Aktualisiert 13.11.2007 21:00

Securitas gegen betrunkene Patienten

Die Wochenenden in den Notaufnahmen des Kantonsspitals sind in Basel-Stadt oft unerfreulich und manchmal sogar gefährlich für das Personal. Aggressive Patienten haben den Einsatz einer privaten Sicherheitsfirma nötig gemacht.

Wer am Wochenende auf die Notfallstation des Kantonsspitals Basel-Stadt kommt, der tut erst mal eine Weile nichts, ausser warten. Die langen Wartezeiten tragen nicht zur Harmonie zwischen Personal und Patienten bei. Heikel wird es vor allem dann, wenn alkoholisierte und aggressive Patienten sich gedulden müssen.
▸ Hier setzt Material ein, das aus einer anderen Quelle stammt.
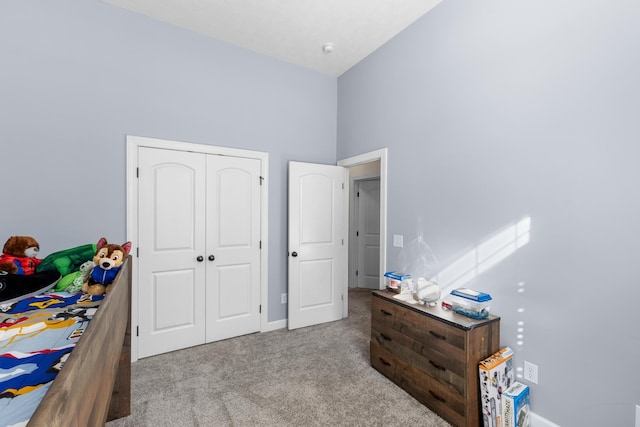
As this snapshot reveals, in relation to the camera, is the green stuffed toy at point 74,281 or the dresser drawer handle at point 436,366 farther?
the dresser drawer handle at point 436,366

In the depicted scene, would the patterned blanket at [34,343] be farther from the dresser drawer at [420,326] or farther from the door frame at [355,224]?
the door frame at [355,224]

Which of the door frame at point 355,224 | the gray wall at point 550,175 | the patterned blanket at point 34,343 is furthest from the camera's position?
the door frame at point 355,224

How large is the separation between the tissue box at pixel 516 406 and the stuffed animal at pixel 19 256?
2983mm

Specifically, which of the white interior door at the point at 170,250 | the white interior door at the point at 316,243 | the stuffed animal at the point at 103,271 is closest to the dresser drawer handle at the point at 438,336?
the white interior door at the point at 316,243

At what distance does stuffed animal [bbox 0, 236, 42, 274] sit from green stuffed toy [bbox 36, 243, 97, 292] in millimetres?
50

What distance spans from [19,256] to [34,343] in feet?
3.81

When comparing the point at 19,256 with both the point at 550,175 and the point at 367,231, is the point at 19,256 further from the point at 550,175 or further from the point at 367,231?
the point at 367,231

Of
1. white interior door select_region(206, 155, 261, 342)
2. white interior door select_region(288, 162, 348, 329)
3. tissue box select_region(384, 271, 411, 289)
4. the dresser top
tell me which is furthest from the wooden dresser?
white interior door select_region(206, 155, 261, 342)

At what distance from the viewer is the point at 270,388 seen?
2131 mm

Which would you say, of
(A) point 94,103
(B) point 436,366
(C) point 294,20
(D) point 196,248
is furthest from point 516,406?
(A) point 94,103

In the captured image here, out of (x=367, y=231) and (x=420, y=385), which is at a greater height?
(x=367, y=231)

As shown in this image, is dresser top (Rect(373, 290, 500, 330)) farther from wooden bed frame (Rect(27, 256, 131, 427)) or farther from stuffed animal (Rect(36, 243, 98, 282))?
stuffed animal (Rect(36, 243, 98, 282))

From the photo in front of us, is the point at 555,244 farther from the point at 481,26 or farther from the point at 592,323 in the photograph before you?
the point at 481,26

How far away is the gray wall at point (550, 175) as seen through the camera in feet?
4.65
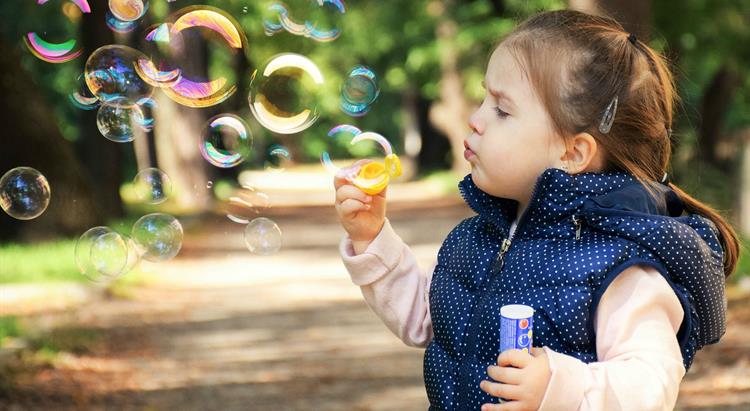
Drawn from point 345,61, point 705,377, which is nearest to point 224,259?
point 705,377

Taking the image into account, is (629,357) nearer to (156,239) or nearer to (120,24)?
(156,239)

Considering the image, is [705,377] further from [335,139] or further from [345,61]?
[345,61]

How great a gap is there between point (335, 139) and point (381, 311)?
1043 millimetres

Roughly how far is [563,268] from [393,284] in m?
0.56

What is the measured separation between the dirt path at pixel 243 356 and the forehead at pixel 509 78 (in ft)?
11.6

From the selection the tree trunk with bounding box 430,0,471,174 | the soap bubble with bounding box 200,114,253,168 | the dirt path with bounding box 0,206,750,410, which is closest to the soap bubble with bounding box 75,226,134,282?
the soap bubble with bounding box 200,114,253,168

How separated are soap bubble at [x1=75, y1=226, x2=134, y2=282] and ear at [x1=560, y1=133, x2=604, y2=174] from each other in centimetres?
235

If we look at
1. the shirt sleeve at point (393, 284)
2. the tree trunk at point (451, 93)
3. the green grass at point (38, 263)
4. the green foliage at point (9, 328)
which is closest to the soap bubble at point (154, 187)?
the shirt sleeve at point (393, 284)

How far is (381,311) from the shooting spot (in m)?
2.54

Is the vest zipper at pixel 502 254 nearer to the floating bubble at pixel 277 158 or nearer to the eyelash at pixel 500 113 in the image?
the eyelash at pixel 500 113

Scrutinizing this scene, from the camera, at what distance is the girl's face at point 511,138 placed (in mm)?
2154

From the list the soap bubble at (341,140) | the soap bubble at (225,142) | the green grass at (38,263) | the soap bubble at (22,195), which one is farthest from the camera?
the green grass at (38,263)

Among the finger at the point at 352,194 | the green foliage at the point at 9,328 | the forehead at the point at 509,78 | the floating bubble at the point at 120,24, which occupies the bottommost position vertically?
the green foliage at the point at 9,328

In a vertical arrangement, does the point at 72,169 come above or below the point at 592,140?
below
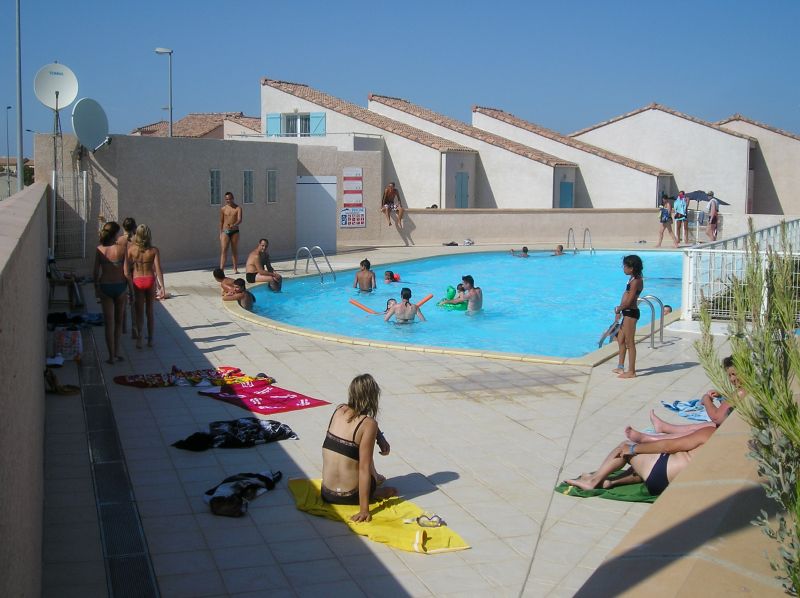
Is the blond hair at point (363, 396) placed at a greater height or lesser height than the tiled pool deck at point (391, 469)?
greater

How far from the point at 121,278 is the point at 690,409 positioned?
23.1ft

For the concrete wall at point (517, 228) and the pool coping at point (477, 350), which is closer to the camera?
the pool coping at point (477, 350)

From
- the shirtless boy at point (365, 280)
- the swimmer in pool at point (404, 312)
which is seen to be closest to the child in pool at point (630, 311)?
the swimmer in pool at point (404, 312)

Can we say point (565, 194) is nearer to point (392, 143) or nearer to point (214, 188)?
point (392, 143)

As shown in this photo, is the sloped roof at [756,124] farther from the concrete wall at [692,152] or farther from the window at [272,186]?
the window at [272,186]

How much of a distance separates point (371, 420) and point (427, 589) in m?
1.44

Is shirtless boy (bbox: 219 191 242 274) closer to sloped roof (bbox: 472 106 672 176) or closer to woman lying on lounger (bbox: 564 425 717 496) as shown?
woman lying on lounger (bbox: 564 425 717 496)

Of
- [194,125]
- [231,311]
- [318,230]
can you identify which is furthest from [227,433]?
[194,125]

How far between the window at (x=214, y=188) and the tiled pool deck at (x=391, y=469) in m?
10.1

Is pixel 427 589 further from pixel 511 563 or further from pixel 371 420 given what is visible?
pixel 371 420

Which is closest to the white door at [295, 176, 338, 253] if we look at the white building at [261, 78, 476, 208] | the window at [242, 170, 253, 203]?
the window at [242, 170, 253, 203]

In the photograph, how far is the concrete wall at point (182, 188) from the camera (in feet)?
63.6

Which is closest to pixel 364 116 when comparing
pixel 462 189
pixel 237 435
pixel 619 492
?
pixel 462 189

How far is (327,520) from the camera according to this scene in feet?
21.3
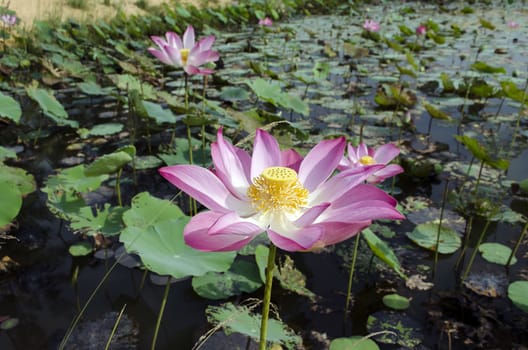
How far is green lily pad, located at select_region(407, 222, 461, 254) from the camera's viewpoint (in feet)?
7.16

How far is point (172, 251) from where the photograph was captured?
157 cm

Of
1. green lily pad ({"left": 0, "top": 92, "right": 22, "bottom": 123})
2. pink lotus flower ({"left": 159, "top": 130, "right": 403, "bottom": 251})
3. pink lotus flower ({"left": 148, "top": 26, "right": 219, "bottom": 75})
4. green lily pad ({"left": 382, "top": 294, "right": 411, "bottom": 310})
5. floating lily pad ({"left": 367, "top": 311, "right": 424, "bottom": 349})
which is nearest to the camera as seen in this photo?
pink lotus flower ({"left": 159, "top": 130, "right": 403, "bottom": 251})

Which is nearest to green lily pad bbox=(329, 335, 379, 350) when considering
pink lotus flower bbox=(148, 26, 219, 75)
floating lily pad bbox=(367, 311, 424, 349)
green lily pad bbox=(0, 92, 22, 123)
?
floating lily pad bbox=(367, 311, 424, 349)

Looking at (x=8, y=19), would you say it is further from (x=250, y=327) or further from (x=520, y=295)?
(x=520, y=295)

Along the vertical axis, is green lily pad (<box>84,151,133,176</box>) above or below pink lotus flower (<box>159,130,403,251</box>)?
below

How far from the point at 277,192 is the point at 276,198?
1cm

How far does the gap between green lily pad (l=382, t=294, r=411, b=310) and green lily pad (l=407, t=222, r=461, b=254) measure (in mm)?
440

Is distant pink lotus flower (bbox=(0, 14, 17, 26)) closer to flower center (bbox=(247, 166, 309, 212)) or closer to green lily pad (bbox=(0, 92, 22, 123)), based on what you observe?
green lily pad (bbox=(0, 92, 22, 123))

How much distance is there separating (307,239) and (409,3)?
1688cm

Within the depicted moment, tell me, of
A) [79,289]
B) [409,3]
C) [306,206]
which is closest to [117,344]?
[79,289]

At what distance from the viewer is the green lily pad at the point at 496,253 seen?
208 cm

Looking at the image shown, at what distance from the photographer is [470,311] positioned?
6.04 feet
Und davon gibt es eine ganze Menge, wie in Pfleger-Kreisen zu vernehmen ist.

Seit rund drei Monaten wird der spitalinterne Sicherheitsdienst in Basel-Stadt nun von einer privaten Sicherheitsfirma unterstützt. Jeweils Donnerstags, Samstags und Sonntags zwischen 22 Uhr abends und drei Uhr morgens ist ein Angestellter einer privaten Sicherheitsfirma für Ruhe in der Notfallstation besorgt. Chefarzt Prof. Roland Bingisser bestätigt gegenüber 20minuten.ch die Sachlage: «Wir haben als letztes grosses Schweizer Spital diesen Schritt gemacht. Bisher konnten wir dank einer guten Zusammenarbeit mit der Polizei darauf verzichten.»

Mit den Wartezeiten habe die zunehmende Gewaltbereitschaft gegenüber Patienten und Personal aber nichts zu tun. Laut Bingisser habe auch nicht ein krasser Einzelfall zum Entscheid beigetragen. «Die kritische Grenze der Gewaltbereitschaft in der Notfallstation war erreicht», sagt Bingisser.